EXTRACTED TEXT:
____________________
A New Years resolution or a new problem?

A recent story from BBC news that UK banks are to pay billions in bonuses (although down from last year) has attracted a lot of media attention and I have been asked for my views:

The reality may be that the reduced bonus payments are more reflective of market conditions than a new years resolution from the financial services sector to tow the line of the governments scratched record pledge to tackle “unacceptable bonuses”; and lets not forget the recent rush to increase the basic remuneration of some bankers in an attempt to pre-empt the recent EU bonus cap announcement. 2011 should slowly usher in a new prudent regime which eschews risk, and rewards staff by awarding deferred compensation, rather than cash bonuses.

However, I predict that the reaction to the donkey bray from the Government for the sector to show restraint in awarding unacceptable cash bonuses will actually have the effect of promoting a shift towards promoting increasingly high levels of deferred compensation. The level of deferred compensation awarded in 2011 could set a dangerous precedent; and if not supervised could spawn an entirely unexpected new problem in the future.
____________________
SUPPLIED RECORDS:
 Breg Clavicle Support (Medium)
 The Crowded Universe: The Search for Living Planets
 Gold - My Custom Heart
____________________
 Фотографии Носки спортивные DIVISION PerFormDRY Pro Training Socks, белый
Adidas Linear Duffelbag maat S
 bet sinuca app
____________________
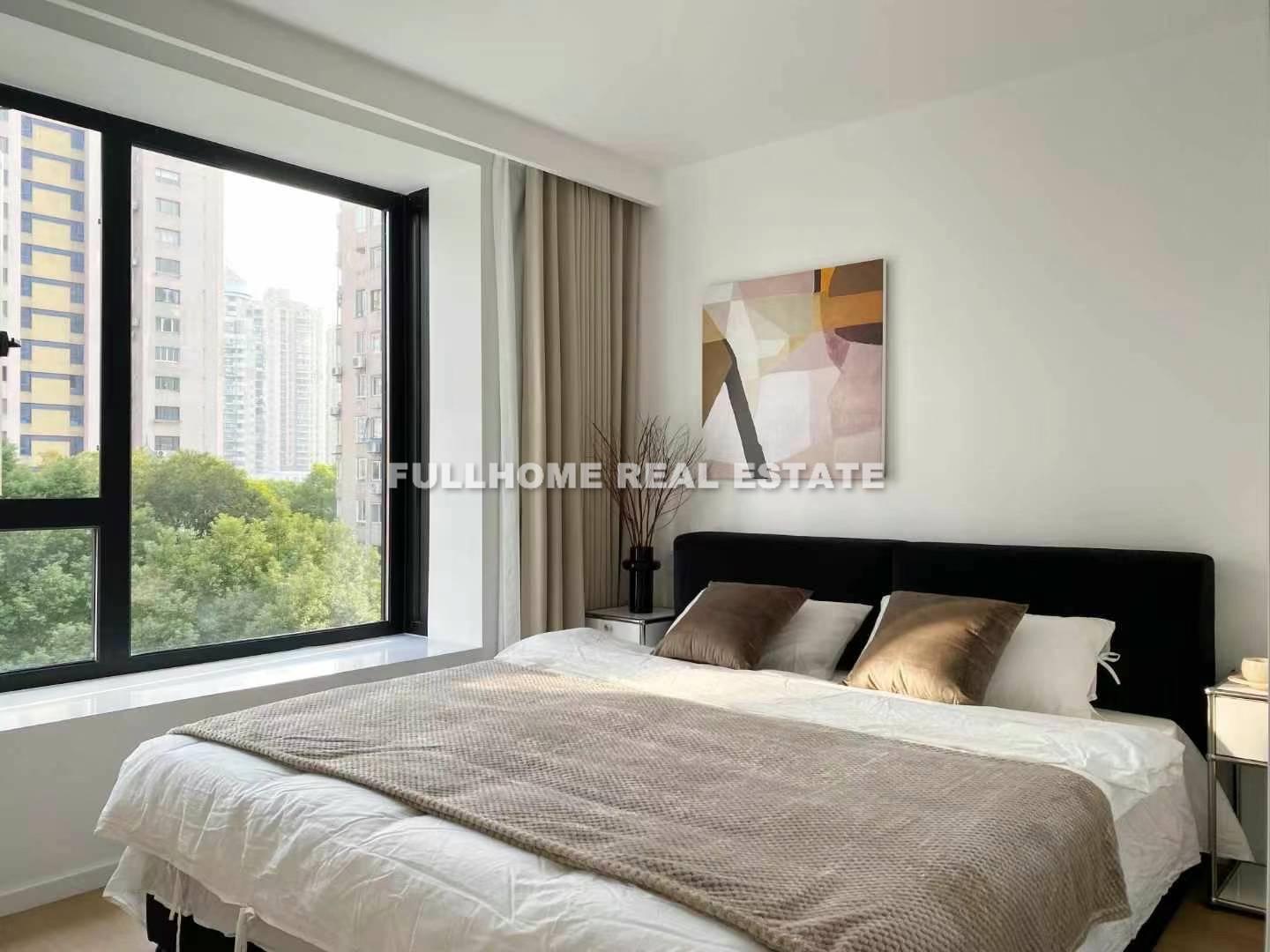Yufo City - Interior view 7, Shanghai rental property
____________________
DIRECTIVE A: According to the piece on bank bonuses, why did some banks recently rush to raise the basic pay of certain bankers?
DIRECTIVE B: In the rows that open with the line containing "Фотографии Носки спортивные" and close with the line containing "bet sinuca app", swap "Training" for "Running" and write out only those rows.

EXPECTED OUTPUT A: They did it to get ahead of the recent EU bonus cap announcement.

EXPECTED OUTPUT B:
 Фотографии Носки спортивные DIVISION PerFormDRY Pro Running Socks, белый
Adidas Linear Duffelbag maat S
 bet sinuca app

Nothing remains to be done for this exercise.